Hi, I'm worrying over my "big" essay for Caltech. The prompt asks you to explain how you express "interest, curiosity, or excitement about math, science or engineering" in roughly a page. I was hoping for some feedback, I feel it is still kind of rough.
I may not on the surface appear to be a science, math, and engineering guy. I am a guy's guy in my group of friends. When we hang out, I tell bawdy jokes, lead adventuresome forays, and am full of energy, suggesting a rigorous game whenever we have an even and relatively balanced number of guys and no idea what to do next ("Capture the Flag" and Ultimate Frisbee are two of my most common suggestions). I am known for hosting poker and Risk games and all-night LAN gaming parties (which are, admittedly, great geeky events). But, when observed for any length of time, there is the suggestion that I am not your average, high school student. After awhile, hints that I am at heart a science and math kid can be noticed. One might see the new issue of Scientific American, Popular Mechanics or Discover magazine at my bedside already read to pieces, or recognize that my bookshelf is crammed and bowed with books of Dawkins, Darwin, and the History of Math.
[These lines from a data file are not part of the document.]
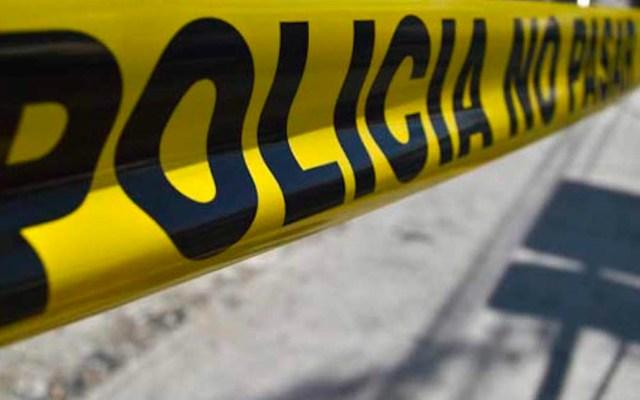 Matan a trabajadora de Policía Municipal en Veracruz - Anáhuac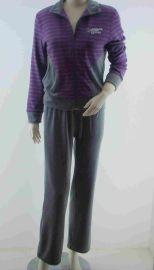 运动休闲系列服装(004)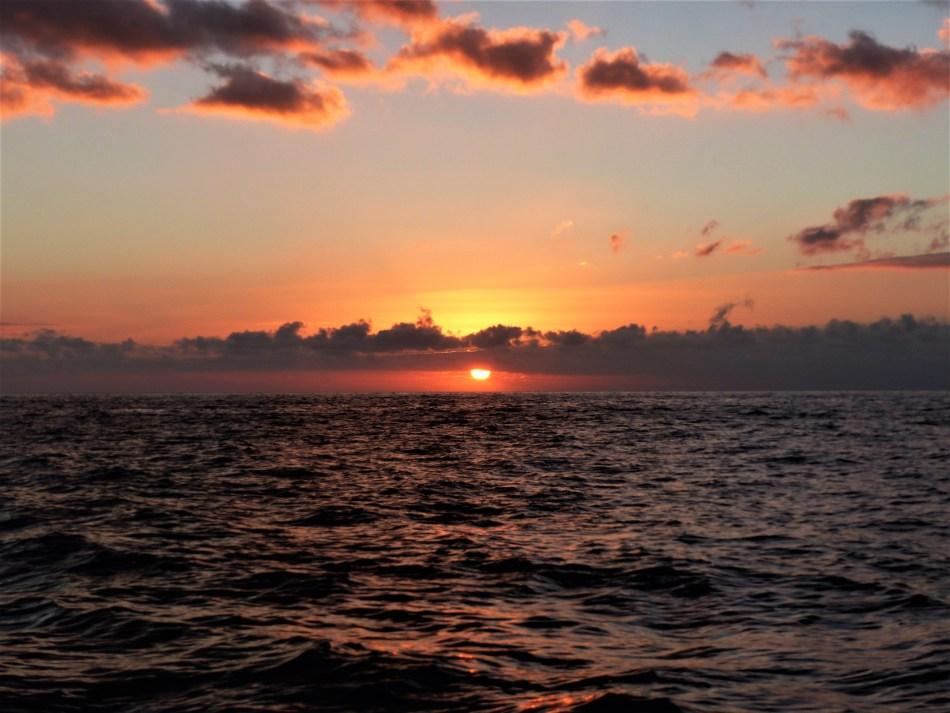 Sonnenuntergang auf dem Meer auf Teneriffa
I love everything that most adults I have met claim to be bad at, namely math, science and engineering. From a young age, I have tinkered with Legos, played with calculators, and, much to the dismay of my parents, at times practiced chemistry in the kitchen, sometimes resulting in food, but more often than not a spectacular mess. Many a time, I have lost track of time when engaged in a project more compelling to me than schoolwork. Fortunately, this is most often harmless and results only in a few hours of lost sleep, but, on occasion, I have lost track of an assignment or two due the next day and I had to scramble the next morning. I like to think this tinkering and experimentation as my first "baby steps" into a variety of fields of study. I have experimented in engineering with the construction of countless gizmos and devices over the years; as well as in the field of chemistry, with the few reagents I could scrounge up around the house. I investigated a number of acid-based reactions (though my understanding of what was happening in those reactions has grown considerably since having a few good chemistry courses at the high school). Most recently, I have been stumbling about in the field of rocketry (stumbling is really the only verb I can think of to describe my fits and starts of innovation and design with little or no guidance), experimenting with water rockets. My rocketry seems to be a rather fitting "capstone" experience, combining nearly everything I know in mathematics, engineering, and chemistry (there is some chemistry in what otherwise is an exercise in physics, because, on occasion, I have experimented with using dry ice as a pressurization method).
For me, science is what I love to do. I play around with everything. I am a person who cannot help but ask, "How does that work?" whenever something interesting happens. After a while, and once I begin to grasp what is occurring, I begin to think, "What can I do with this?" After which, I play with a process or a reaction or a mechanism for hours on end until I find that I have nothing else to do with, or learn from, it. So much of my interest in science is expressed at home, in my spare time and not in the presence of others. Sometimes though, it shines through for others to see, such as when I put on weekend rocket launches for my friends or family, or through my involvement in the Math and Science clubs at school.
Let it be noted that math is not a subject I shy away from either. It is merely one which I have much fewer opportunities to explore at home. At school, people see me as that aforementioned guy's guy, but I am also known for mathematical prowess, as it is far more evident to my peers than my science side, which admittedly has shone through far more in recent months with my increasingly popular rockets launches. I am an avid Mathlete, taking part in any competition my school offers, and can come off as the geek in the classroom. Calculus is my favorite class and I leap at the opportunity to use it in my free time. It is far more difficult than one would think to find situations in which the average teenager can apply calculus to a problem, but as an amateur rocket scientist, it does come in handy from time to time.
From my appearance, I seem to be the average high-school student: an athlete and energetic teenager with a wry sense of humor. But on a closer inspection, it may be observed that I am a science and math geek to my core and I am immensely proud of that fact. I know what I am, and if anyone were to ask me, I would admit it with honor.